Triangular Bidword Generation for Sponsored Search Auction
This work addresses data noise issues in sponsored search auctions for advertisers and search engines, but it is incremental as it builds on existing methods by introducing a joint training framework.
The paper tackles the problem of noisy training data in bidword generation for sponsored search auctions by proposing TRIDENT, a triangular model that uses high-quality query-advertisement pairs to indirectly supervise bidword generation, resulting in relevant and diverse bidwords validated through automatic, human, and online evaluations.

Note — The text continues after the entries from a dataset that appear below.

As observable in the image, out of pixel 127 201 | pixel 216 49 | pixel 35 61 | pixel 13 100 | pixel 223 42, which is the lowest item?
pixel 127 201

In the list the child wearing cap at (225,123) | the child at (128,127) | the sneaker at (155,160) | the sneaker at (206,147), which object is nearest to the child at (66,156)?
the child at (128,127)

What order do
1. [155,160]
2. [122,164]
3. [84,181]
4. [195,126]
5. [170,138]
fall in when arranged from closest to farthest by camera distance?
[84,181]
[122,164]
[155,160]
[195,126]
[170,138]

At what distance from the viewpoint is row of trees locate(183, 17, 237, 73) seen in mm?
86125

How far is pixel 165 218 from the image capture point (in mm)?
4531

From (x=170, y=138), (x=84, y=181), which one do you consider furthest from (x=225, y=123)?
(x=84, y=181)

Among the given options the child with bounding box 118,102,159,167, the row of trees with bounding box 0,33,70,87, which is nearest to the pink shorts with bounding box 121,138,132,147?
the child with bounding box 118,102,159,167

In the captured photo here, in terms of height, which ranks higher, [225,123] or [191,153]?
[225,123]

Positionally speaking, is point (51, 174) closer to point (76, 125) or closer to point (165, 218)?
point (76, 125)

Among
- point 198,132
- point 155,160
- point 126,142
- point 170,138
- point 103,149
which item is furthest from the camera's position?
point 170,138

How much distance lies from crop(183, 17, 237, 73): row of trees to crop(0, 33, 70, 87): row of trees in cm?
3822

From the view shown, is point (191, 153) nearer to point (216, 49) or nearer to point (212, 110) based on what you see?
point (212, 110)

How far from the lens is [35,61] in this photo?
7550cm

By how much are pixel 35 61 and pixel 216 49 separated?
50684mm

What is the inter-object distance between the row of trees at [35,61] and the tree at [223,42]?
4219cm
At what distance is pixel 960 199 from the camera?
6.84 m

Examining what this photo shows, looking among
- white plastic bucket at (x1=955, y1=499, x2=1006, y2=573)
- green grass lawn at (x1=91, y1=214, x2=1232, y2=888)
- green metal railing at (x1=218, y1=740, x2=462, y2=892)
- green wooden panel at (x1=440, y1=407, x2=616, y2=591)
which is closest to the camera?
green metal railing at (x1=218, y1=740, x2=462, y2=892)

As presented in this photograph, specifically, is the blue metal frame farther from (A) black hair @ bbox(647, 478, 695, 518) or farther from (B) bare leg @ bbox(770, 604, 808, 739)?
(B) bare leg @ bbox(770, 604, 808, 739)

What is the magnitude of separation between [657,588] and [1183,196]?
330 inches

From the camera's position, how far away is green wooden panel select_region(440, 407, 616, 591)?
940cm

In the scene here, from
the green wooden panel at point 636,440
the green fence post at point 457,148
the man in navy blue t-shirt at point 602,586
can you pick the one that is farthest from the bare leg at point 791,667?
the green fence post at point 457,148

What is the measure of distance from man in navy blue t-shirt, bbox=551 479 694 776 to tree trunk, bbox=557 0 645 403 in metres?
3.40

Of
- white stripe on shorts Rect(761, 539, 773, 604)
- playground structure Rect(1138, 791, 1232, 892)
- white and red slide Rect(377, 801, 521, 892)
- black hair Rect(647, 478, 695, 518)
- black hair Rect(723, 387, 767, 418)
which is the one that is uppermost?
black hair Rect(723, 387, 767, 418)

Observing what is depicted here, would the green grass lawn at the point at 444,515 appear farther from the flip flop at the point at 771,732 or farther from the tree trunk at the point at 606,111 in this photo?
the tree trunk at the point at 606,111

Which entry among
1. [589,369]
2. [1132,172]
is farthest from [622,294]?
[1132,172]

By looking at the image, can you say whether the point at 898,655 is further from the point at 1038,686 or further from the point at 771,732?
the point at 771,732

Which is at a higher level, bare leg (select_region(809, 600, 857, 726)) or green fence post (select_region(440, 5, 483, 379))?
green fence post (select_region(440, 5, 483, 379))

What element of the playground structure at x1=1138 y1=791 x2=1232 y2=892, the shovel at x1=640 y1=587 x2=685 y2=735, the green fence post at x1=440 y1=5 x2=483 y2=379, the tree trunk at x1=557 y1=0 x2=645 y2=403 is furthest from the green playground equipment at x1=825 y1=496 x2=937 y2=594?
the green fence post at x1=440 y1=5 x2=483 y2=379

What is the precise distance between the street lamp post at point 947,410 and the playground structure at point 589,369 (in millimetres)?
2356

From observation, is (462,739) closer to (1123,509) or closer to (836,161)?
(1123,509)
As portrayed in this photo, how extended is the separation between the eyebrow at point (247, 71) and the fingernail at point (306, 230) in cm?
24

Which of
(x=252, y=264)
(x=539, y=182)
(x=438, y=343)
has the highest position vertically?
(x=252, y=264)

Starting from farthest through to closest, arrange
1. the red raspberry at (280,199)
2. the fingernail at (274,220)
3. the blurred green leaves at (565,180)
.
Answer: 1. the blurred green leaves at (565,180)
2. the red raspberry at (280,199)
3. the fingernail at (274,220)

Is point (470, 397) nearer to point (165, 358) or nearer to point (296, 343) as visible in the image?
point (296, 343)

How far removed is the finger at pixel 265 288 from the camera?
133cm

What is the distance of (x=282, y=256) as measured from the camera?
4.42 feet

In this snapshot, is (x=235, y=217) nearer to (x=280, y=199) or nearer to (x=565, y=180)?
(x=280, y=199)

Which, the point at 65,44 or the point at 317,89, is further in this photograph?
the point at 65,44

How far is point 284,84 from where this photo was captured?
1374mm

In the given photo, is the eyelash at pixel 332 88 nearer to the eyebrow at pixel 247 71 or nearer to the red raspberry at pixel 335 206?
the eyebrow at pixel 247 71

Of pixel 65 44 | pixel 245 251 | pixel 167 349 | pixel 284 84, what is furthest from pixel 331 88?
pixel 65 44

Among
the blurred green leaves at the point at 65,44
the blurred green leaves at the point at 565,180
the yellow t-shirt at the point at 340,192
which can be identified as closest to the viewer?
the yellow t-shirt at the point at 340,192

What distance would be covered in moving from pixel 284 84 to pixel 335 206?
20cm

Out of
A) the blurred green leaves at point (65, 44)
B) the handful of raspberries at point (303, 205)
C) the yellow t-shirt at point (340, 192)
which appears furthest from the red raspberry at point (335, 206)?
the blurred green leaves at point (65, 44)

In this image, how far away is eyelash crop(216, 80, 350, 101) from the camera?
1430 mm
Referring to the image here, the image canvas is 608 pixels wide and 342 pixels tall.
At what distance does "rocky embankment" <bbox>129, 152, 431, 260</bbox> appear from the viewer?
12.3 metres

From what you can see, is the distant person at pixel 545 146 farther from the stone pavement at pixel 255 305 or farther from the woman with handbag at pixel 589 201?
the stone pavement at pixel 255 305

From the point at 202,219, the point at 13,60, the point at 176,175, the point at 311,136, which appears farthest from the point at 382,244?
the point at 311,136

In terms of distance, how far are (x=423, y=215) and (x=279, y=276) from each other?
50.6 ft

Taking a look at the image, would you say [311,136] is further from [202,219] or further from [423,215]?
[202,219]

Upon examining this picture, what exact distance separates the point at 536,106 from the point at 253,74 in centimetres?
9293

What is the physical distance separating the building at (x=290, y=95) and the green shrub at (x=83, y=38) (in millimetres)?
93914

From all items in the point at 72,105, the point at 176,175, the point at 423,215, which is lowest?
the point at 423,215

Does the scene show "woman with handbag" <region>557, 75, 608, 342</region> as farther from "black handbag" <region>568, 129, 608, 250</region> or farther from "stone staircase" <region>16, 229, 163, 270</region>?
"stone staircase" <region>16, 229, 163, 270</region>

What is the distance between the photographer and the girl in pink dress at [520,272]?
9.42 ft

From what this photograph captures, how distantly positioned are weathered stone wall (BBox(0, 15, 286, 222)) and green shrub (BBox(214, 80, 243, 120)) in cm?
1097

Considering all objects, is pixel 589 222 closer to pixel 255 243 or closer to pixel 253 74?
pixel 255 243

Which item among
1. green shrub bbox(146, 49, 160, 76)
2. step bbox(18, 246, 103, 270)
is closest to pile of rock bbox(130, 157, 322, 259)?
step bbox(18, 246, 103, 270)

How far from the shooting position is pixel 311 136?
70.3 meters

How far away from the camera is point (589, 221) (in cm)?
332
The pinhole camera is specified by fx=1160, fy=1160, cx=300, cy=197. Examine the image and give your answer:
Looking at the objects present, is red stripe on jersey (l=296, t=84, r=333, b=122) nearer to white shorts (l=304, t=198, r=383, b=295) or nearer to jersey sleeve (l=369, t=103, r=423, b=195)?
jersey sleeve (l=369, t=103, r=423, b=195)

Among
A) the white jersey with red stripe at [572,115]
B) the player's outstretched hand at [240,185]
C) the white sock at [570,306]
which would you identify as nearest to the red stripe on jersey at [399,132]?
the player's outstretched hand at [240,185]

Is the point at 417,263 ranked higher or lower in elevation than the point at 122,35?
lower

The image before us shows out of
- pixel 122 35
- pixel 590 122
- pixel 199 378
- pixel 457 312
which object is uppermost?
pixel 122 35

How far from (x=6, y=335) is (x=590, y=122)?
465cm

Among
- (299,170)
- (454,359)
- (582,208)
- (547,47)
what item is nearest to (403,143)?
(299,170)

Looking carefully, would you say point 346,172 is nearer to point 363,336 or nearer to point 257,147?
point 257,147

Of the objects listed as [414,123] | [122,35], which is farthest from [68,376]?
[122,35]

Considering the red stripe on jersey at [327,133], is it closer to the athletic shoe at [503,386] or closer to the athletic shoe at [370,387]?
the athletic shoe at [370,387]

Sponsored search auction is a crucial component of modern search engines. It requires a set of candidate bidwords that advertisers can place bids on. Existing methods generate bidwords from search queries or advertisement content. However, they suffer from the data noise in <query, bidword> and <advertisement, bidword> pairs. In this paper, we propose a triangular bidword generation model (TRIDENT), which takes the high-quality data of paired <query, advertisement> as a supervision signal to indirectly guide the bidword generation process. Our proposed model is simple yet effective: by using bidword as the bridge between search query and advertisement, the generation of search query, advertisement and bidword can be jointly learned in the triangular training framework. This alleviates the problem that the training data of bidword may be noisy. Experimental results, including automatic and human evaluations, show that our proposed TRIDENT can generate relevant and diverse bidwords for both search queries and advertisements. Our evaluation on online real data validates the effectiveness of the TRIDENT's generated bidwords for product search.